**Consignes**
1 – À l'aide de l'extrait sur le marché commun européen, répondez aux questions ci-dessous en reprenant le même marquage.
(a) Quels produits le texte présente-t-il comme des symboles de cultures et de mœurs différentes ?
(b) Entre quelles deux issues les plus petites entreprises devront-elles choisir ?
(c) Par qui l'Institut Monétaire Européen doit-il être formé ?
2 – Poursuivez le texte sur le marché commun européen et le Traité de Maastricht après sa dernière phrase.

━━ Extrait du document

Presque toutes les nations européennes fabriquent d’excellents produits, que ce soit des vins ou des tissus. En général, pour des raisons économiques évidents, favorisées par les mesures de protection douanière établies par les différents gouvernements, chaque nation est aussi le principal consommateur de ses propres produits. Une fois supprimée les barrières douanières il est inévitable que la curiosité propre à tout être humain poussera les consommateurs nationaux à essayer les produits provenant des autres nations. Avec la suppression des frontières douanières, par conséquent, les produits économiques de toute l’Europe circuleront dans toute l’Europe de telle façon qu’aucune industrie ne pourra plus compter avec certitude sur la garantie d’une base économique dans le pays où elle est installée. Les industries de tous les pays devront donc, à l’aide de la publicité, se disputer entre elles, tant les nouveaux marchés à conquérir que les débouchés traditionnels à défendre.

Les fromages français, la bière allemande ou les pâtes italiennes ne sont pas uniquement des produits commerciaux, mais également des symboles de cultures et de mœurs différentes. La guerre économique, menée avec toutes les armes de la technique publicitaire, se transformera en une guerre psychologique et politique. Le marché commun ressemblera bien plus à un champ de bataille qu’à un centre de rassemblement.

Les marchés les plus faibles seront envahis par les capitaux, les marchandises et les services étrangers bien plus compétitifs. Étant capables d’atteindre une dimension multinationale les grandes entreprises survivront. Quant aux plus petites il leur restera l’alternative, ou de continuer à survivre en état de satellisation économique (ayant été absorbées par les plus grandes) ou de faire faillite.

Comme nous le disons dans notre analyse du « projet Delors » : « Ce qui rend le scénario particulièrement inquiétant est que ce cataclysme sera imposé artificiellement d’en haut et ceci dans de très brefs délais, ce qui surprendra les plus faibles entreprises dans une situation d’impréparation générale. Il est facile de prévoir l’explosion d’une concurrence sauvage qui sèmera le chaos dans l’économie européenne. Dans le Marché Commun se livrera une bataille s’où aucun coup seront exclus. L’Europe, privée de ses points de repères historiques, c’est-à-dire de ses frontières nationales, et de ses barrières douanières, pourrait devenir la victime d’un chaos économique généralisé et dévastateur ».[9]

L’expropriation de la souveraineté monétaire

Les étapes successives prévues par le Traité de Maastricht sont :

La Deuxième phase (à partir du 1ᵉʳ juillet 1994) : création d’un Institut Monétaire Européen (IME) formé par les banques centrales des États membres.

━━━━
━━ Extrait du corpus

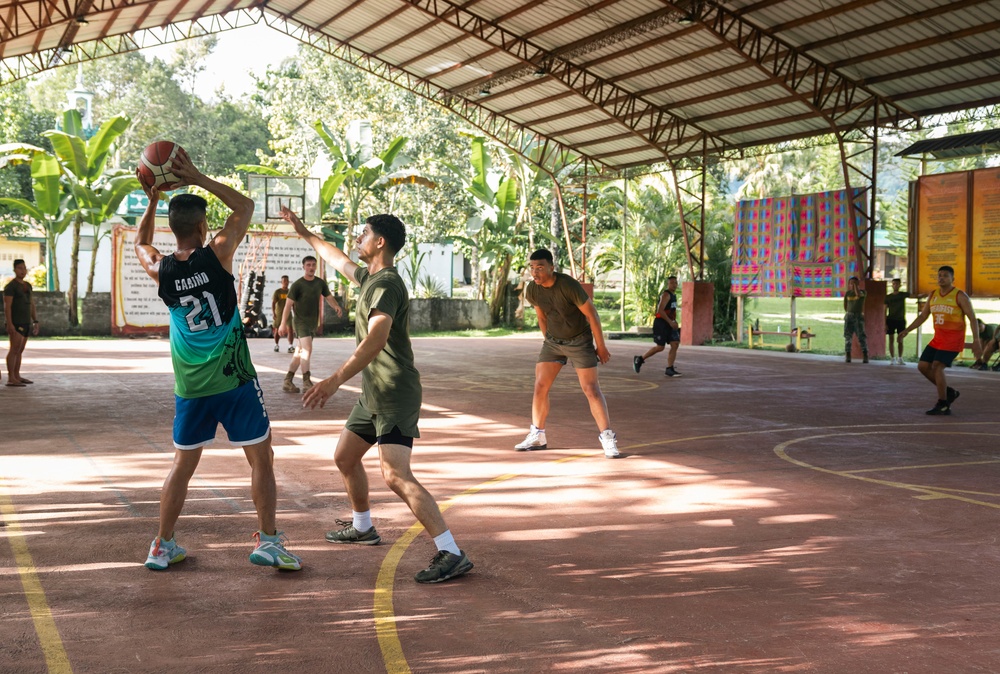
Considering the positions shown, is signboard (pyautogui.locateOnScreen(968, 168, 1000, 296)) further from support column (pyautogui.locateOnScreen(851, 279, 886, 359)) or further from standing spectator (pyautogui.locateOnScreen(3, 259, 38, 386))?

━━━━

**Réponses**
1 –
(a) Les fromages français, la bière allemande et les pâtes italiennes.
(b) Continuer à survivre en état de satellisation économique, après avoir été absorbées par les plus grandes, ou faire faillite.
(c) Par les banques centrales des États membres.

2 –
La Troisième phase (à partir de 1997 et de toute façon avant le 1ᵉʳ janvier 1999) prévoit :

  1. La constitution d’un Système européen de banques centrales (SEBC), composé de la Banque centrale européenne (BCE) et des Banques centrales nationales (Tit. II, Art. 4A), qui deviendrait le seul à pouvoir « détenir et gérer les réserves officielles de change des États membres ». (Tit. II, art. 1052).
  2. L’instauration d’une monnaie unique purement fiduciaire, l’écu (Tit. II, art. 3A) qui devra remplacer les monnaies nationales. La BCE deviendrait ainsi la seule institution autorisée à exercer cette prérogative caractéristique de la souveraineté d’un État, l’émission de la monnaie.

En particulier, selon le Traité, ce ne sont pas les gouvernements et les parlements, mais la Commission, qui déterminera, par l’intermédiaire de la Banque Centrale Européenne, les grandes orientations de la politique économique des États membres (Tit. II, art. 1032). La BCE est la seule institution qui puisse autoriser l’émission de billets de banque et en établir la quantité (Tit. II, art. 105A). Le Conseil peut même pénaliser des infractions à ces règles en imposant des amendes, en obligeant le dépôt d’un capital sans intérêt et en invitant la Banque Européenne d’Investissement à reconsidérer sa politique de prêts à l’égard du pays en question (Tit. II, art 104).

Cette perte de la souveraineté économique et monétaire des États européens est en réalité la perte d’un élément essentiel de leur souveraineté politique. Il s’agit là d’un aspect du Traité que l’ancien Premier Ministre britannique, Margaret Thatcher, avait très bien compris, car elle a à plusieurs reprises affirmé :« si on perd la souveraineté monétaire et de bilan, il ne reste pas beaucoup de souveraineté ».[10]

L’expropriation de la souveraineté politique

La voix prestigieuse du directeur de la Bundesbank a récemment rappelé que si par acte d’autorité on pouvait facilement créer une monnaie européenne unique, il était par contre bien plus difficile d’assurer la stabilité monétaire de l’Europe. Pour cela il faut rassembler des conditions économiques, politiques et psychologiques complexes[11].

Comment imaginer une unification économique et monétaire de l’Europe qui puisse être efficace s’il manque un cadre juridique et politique commun ? Car seul un tel cadre pourrait régler de problèmes comme ceux de l’immigration, de la drogue ou de la criminalité organisée et qui pourrait assurer les conditions nécessaires à une stabilité économique et monétaire.

Pour réaliser de telles conditions juridiques et politiques le Traité prévoit « le rapprochement des législations nationales dans la mesure nécessaire au fonctionnement du marché commun » (Tit. II, art G3h). Une telle harmonie politique et législative est en soi un bien à rechercher, (lorsqu’elle ne viole pas le droit naturel). Mais elle ne saurait être imposée par un diktat bureaucratique sous prétexte de faire fonctionner le marché commun. C’est vouloir priver les États nationaux de leur droit à gouverner la société civile.

La souveraineté est le signe distinctif essentiel d’un État. On pourrait la définir comme l’autorité suprême dont un État doit pouvoir disposer dans l’exercice de ses fonctions en vue d’atteindre le but qui lui est propre, le bien commun des citoyens[12], c’est-à-dire leur vie vertueuse en commun[13].

Selon le principe de subsidiarité, l’État peut bien déléguer certaines affaires, mais ne doit pas éliminer complètement sa propre souveraineté, ainsi qu’il en adviendrait avec le processus d’unification de Maastricht. Ce serait la fin des États nationaux.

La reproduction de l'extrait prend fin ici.